Some heads of low-income families who go to the markets to buy the foods that make up the “basic food basket” because they believe that they will find them cheaper there affirm that food prices continue to be very high.
However, the Government’s attempts to maintain and lower the cost of food do not seem to be reflected “completely” on the tables of poor households.
Plantains, oil, rice, chicken, and eggs are foods on the “daily plate” of Dominican families, yet they are the protagonists in the collective complaints of mothers of families.
During a tour of the markets of the Feria Ganadera and the Merca Santo Domingo, reporters of Listín Diario observed in the stalls selling Creole food in the Feria Ganadera that the price of a carton of eggs was at RD$190.
According to Juan Perez, a trader in the area, prices have continued to rise, “first they were at 160, now they are up 190,” he added. According to Perez, the food trade is complex because they have to increase the selling price to make a profit.
“If food prices go up, I have to go up as well to make a profit,” said the merchant, while explaining that the price of rice continues to increase: “Before, I used to sell it at RD$25, and now it is around RD$28, and if it is a brand name rice, you know that it is more expensive,” said the merchant when referring to the price at which he sells a pound of rice.
Likewise, Pedro Espinosa, in charge of one of the banana and plantain stands, said that the prices of bananas had significantly increased, affecting his profits, since “these groceries are very expensive. There in the market, they sell us a banana for 8 and 9 pesos; here, I have to sell it for 10 pesos and more to make a profit; when I went to buy it, I wanted to return with my money.”
Oils go down
A seller of edible oils, who preferred not to reveal his identity, indicated that the big companies have slightly reduced the oil price, precisely the oil produced by the Dominican company Mercasid, of the brand “Crisol.” The value of half a gallon is RD$345, a gallon is RD$650, and the “jumbo” is RD$1,100, so “it is not really expensive; the price of Crisol oil has dropped a little,” he said.

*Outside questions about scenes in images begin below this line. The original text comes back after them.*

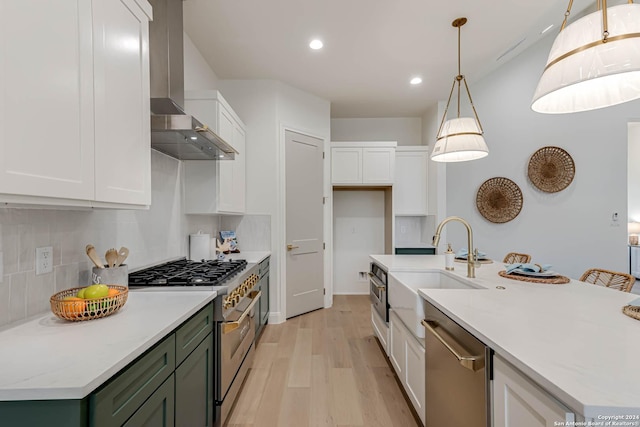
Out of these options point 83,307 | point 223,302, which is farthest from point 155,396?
point 223,302

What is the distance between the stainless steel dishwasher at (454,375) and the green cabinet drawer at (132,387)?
45.6 inches

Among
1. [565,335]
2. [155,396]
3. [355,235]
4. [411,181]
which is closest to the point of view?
[565,335]

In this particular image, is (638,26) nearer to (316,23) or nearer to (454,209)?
(316,23)

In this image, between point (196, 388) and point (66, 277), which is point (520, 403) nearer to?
point (196, 388)

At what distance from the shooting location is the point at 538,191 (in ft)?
12.3

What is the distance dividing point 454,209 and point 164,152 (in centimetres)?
403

The price of avocado has remained stable between RD$50 and RD$40. “Here, the avocado is stable (price), and it will always depend on the amount of production and the seasons.”
Merchants at a butcher shop clarified that meats “have not increased in value” “A pound of chicken has a value of RD$86, breast RD$145 and pork RD$125.”
María Álvarez, a housewife, expressed her discontent with the cost of some foods, “some prices are stable, but eggs, bananas, and rice are more expensive while explaining that although she recognized that in the markets, the prices are more accessible than in the supermarkets, she does not agree with some increases.
In conversation with Eduardo Torres, the father of a family, he said that the essential foods for good nutrition to feed a family could be bought in the “Merca” at reasonable prices.
“I live in Arroyo Hondo, and I come here only to buy; what I spend on gasoline; I save on food,” said Torres, explaining that he only buys at this stand. Here I buy four avocados for RD$100, beans sell for RD$75, here at RD$50, chicken RD$72, and chicken breast at RD$92.